Alergias estão mais ligadas à saúde mental do que você imagina


Pode até parecer improvável que alergias estejam ligadas à nossa saúde mental. Coceira na pele, tosse seca, placas de vermelhidão na pele e corrimento nasal não parecem estar particularmente envolvidos com os desafios emocionais e cognitivos que podemos enfrentar em nossas vidas.

Porém, quem lida com algum tipo de transtorno de ansiedade, por exemplo, sabe que a necessidade de coçar a pele para descontar a angústia, mesmo que inconscientemente, pode se tornar um ciclo vicioso.

Em termos científicos, alergia é uma condição de hipersensibilidade a uma substância (alérgeno) que pode ser considerada inofensiva para a maioria das pessoas. Trata-se de uma resposta imunológica exagerada, anormal, a um elemento especifico. Isso quer dizer que o organismo, em dado momento, passa a reconhecer uma substância específica como algo agressivo ao corpo e passa a combatê-la como um inimigo.

Essa hipersensibilidade pode ser causada pelo nível de acidez do corpo, insuficiência hepática, infecções e até por algum desequilíbrio hormonal, revela o MSN.

Mas o que talvez a gente não preste tanta atenção é que nossas próprias emoções podem criar essa hipersensibilidade.

Por que as alergias estão tão ligadas ao nosso emocional?

Para Sergio Bastos Jr, fisioterapeuta com foco em saúde integrativa, as alergias são sempre uma resposta do nosso corpo a alguma coisa. O grande desafio é descobrir o que.
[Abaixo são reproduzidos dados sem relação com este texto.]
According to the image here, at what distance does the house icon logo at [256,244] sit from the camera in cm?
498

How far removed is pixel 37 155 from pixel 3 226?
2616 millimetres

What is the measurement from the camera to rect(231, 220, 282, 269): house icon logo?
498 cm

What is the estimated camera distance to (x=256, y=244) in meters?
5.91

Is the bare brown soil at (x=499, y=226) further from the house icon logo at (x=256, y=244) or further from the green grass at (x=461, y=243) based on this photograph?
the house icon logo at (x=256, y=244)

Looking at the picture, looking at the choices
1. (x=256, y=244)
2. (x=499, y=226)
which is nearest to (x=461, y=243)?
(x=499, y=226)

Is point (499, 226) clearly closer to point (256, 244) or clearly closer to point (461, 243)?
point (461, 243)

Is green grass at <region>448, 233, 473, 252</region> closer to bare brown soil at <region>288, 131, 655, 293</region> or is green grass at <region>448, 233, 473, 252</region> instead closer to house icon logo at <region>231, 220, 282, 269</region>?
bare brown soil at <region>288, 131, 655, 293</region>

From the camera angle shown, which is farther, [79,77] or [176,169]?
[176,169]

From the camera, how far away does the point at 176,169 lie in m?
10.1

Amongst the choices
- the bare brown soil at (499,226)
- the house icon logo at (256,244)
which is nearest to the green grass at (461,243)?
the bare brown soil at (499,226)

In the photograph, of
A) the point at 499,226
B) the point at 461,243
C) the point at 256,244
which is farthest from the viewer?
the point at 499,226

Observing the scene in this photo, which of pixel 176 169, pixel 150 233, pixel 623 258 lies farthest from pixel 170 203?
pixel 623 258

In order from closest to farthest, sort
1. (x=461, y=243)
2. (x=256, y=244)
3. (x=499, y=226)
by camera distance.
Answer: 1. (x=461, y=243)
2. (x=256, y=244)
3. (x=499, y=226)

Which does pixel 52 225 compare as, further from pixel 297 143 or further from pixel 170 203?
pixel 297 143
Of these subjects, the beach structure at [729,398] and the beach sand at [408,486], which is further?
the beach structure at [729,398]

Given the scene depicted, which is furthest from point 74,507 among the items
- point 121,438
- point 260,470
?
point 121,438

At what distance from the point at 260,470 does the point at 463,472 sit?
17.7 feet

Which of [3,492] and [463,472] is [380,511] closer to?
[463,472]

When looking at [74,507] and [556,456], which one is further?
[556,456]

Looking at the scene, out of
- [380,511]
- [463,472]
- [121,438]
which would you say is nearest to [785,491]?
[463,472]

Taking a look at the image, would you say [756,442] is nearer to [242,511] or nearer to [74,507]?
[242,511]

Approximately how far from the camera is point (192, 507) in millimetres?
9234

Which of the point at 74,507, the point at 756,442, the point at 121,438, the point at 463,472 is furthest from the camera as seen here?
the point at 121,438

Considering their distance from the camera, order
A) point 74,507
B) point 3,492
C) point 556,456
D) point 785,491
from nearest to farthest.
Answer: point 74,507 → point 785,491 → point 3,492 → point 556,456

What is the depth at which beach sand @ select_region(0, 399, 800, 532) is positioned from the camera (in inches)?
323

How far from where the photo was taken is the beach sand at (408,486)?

″É interessante refletirmos a respeito de um ponto: a totalidade do organismo. Não funcionamos separadamente: em um momento temos emoções e, em outro, reagimos fisicamente. Isso é integrado e simultâneo”, explicou o especialista ao HuffPost Brasil.

Dessa maneira, podemos pensar que as reações corporais, seja em forma de alergias ou dores, são respostas físico-emocionais aos nossos desafios do dia a dia.

Assim, quando vivemos algo, consciente ou inconscientemente, que percebemos ou registramos como perigoso, o organismo tende a reagir no sentido de proteção e sobrevivência. Daí vem a alergia.

Para Bastos, nestes casos, os remédios que fazem parte do tratamento de alergias são paliativos que melhoram a convivência com os sintomas, mas eles não são capazes de eliminar o agente causador.

Por exemplo, a dermatite é uma das alergias emocionais mais comuns. Também conhecida como “alergia nervosa”, ela aparece em pessoas que já têm alguma predisposição, mas que enfrentam períodos de estresse intensos.

Podem surgir lesões do tipo eczema em todo o corpo, que são placas de vermelhidão e deixam a pele áspera. As regiões mais afetadas costumam ser o  couro cabeludo, o rosto, as dobras do joelho e do cotovelo.

Aprender a controlar o estresse e criar ferramentas para aliviar os momentos de tensão são, então, tão importantes quanto usar algum tipo de pomada para manter uma vida saudável.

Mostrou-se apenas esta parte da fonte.